_DIRECTIONS_
Can you reproduce every one of the records below verbatim, leaving the pictures out of your output?

━━ EXCERPTED RECORDS

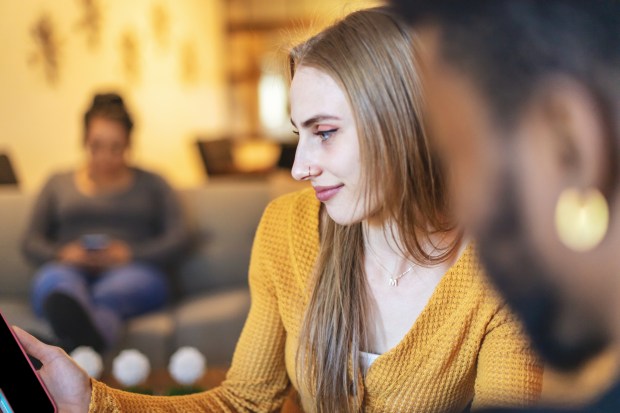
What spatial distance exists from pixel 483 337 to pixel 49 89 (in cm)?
229

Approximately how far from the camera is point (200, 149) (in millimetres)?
3629

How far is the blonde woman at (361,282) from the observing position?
610mm

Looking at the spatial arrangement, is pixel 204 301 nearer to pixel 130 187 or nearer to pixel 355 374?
pixel 130 187

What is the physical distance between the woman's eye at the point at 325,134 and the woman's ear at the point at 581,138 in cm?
34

━━━━

_SOLVED PROBLEM_
What spatial distance exists from pixel 483 337 to pixel 49 89 (in cm)?
229

Approximately how far from the camera is point (200, 149) (in millimetres)?
3629

How far is the blonde woman at (361,282) from the observing position?
610mm

Looking at the spatial arrangement, is pixel 204 301 nearer to pixel 130 187 or nearer to pixel 355 374?
pixel 130 187

What is the physical distance between the woman's eye at the point at 325,134 and the woman's ear at the point at 581,138 in cm?
34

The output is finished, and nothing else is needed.